The exercise:
Rewrite all of the rows below, changing every "election poster" to "campaign poster" and keeping everything else the same. Leave the pictures out.

Provided data:
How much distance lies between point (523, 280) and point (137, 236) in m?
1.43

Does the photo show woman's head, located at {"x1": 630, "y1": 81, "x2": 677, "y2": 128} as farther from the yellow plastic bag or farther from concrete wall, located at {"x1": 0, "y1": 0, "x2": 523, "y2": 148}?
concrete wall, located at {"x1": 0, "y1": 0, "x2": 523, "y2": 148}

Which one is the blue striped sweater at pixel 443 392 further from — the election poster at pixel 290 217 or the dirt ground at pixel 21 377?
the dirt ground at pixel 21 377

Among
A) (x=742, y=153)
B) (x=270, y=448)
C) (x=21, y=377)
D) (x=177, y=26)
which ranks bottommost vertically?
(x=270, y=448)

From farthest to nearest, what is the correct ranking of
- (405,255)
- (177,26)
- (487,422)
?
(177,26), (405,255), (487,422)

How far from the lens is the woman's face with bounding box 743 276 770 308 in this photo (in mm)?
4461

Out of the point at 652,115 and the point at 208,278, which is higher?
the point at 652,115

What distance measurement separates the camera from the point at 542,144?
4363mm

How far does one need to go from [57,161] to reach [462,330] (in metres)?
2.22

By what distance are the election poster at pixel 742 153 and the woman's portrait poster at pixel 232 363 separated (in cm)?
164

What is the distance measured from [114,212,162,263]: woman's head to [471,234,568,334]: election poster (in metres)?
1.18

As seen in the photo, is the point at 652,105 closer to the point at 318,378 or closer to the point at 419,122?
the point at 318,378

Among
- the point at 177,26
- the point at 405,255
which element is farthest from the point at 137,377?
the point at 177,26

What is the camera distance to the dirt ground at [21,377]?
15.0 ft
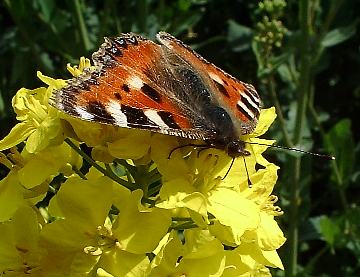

Solution to the exercise:
How much distance lies between point (523, 280) and point (137, 236) in m?
1.43

Does the photo show woman's head, located at {"x1": 630, "y1": 81, "x2": 677, "y2": 128} as farther from the yellow plastic bag or farther from concrete wall, located at {"x1": 0, "y1": 0, "x2": 523, "y2": 148}?
concrete wall, located at {"x1": 0, "y1": 0, "x2": 523, "y2": 148}

Which one is the blue striped sweater at pixel 443 392 further from — the campaign poster at pixel 290 217 or the dirt ground at pixel 21 377?
the dirt ground at pixel 21 377

Among
A) (x=742, y=153)
B) (x=270, y=448)
C) (x=21, y=377)
D) (x=177, y=26)
which ranks bottommost vertically?
(x=270, y=448)

From farthest to nearest, what is the correct ranking of
- (405,255)
- (177,26)
- (487,422)
?
(177,26), (405,255), (487,422)

How far from the lens is the woman's face with bounding box 743 276 770 308 in this photo (in mm)?
4461

Out of the point at 652,115 and the point at 208,278, which is higher?
the point at 652,115

What distance measurement separates the camera from the point at 542,144?
4363mm

How far does one need to go from [57,161] to reach [462,330] (in metres)?
2.22

By what distance are the campaign poster at pixel 742 153 and the woman's portrait poster at pixel 232 363 separated (in cm)?
164

What is the distance measured from [114,212,162,263]: woman's head to [471,234,568,334]: campaign poster (in metres)?
1.18

As seen in the photo, is the point at 652,105 closer to the point at 318,378 or closer to the point at 419,122?
the point at 318,378

Among
- the point at 177,26
- the point at 405,255
which element is farthest from the point at 137,377?
the point at 177,26

What is the camera distance to the dirt ground at [21,377]?
15.0 ft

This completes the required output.